Data listing:

**********

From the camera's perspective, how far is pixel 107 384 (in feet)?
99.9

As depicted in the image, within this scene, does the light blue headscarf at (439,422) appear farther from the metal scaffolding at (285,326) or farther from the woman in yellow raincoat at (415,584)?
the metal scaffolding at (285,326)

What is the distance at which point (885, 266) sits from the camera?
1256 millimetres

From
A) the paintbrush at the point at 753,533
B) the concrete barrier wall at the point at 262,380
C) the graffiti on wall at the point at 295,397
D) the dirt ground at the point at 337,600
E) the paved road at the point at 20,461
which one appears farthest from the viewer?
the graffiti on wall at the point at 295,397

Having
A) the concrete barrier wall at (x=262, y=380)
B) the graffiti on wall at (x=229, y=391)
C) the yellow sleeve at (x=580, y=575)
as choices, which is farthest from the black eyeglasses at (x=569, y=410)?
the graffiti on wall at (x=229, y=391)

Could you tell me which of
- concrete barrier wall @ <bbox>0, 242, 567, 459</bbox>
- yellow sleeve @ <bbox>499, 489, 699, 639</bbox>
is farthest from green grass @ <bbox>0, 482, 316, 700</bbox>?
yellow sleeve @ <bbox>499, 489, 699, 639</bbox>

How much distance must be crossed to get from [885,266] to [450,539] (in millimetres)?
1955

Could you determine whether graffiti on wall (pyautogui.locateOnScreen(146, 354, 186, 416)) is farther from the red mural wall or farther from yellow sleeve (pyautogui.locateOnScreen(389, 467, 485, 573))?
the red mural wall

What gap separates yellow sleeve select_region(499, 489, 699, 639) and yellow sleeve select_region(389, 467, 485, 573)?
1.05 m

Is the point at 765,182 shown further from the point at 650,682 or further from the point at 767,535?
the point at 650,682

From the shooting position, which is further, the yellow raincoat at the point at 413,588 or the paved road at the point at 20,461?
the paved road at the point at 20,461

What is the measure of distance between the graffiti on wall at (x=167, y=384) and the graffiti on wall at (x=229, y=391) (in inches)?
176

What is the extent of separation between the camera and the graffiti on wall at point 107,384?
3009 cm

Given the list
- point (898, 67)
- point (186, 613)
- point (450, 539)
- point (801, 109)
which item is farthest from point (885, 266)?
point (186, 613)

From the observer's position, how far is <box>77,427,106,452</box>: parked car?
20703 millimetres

**********

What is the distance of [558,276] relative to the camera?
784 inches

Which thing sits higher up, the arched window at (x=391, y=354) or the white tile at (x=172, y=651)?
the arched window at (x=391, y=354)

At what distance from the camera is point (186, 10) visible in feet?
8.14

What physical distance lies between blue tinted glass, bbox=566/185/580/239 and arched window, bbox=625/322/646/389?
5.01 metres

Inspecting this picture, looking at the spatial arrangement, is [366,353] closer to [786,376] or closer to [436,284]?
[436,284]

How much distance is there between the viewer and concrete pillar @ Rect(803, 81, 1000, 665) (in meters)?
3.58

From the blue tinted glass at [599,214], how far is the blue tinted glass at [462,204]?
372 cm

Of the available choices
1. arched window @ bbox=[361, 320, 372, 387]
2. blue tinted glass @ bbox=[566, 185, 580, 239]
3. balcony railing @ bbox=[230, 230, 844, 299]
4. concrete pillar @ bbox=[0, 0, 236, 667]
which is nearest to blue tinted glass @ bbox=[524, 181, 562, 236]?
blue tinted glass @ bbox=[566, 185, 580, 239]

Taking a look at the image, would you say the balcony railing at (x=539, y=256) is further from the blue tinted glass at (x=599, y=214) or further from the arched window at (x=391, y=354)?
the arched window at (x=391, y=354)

**********

• Problem details
Count how many lines in the items above contain the word "position". Reply with the number only.

• Complete response
2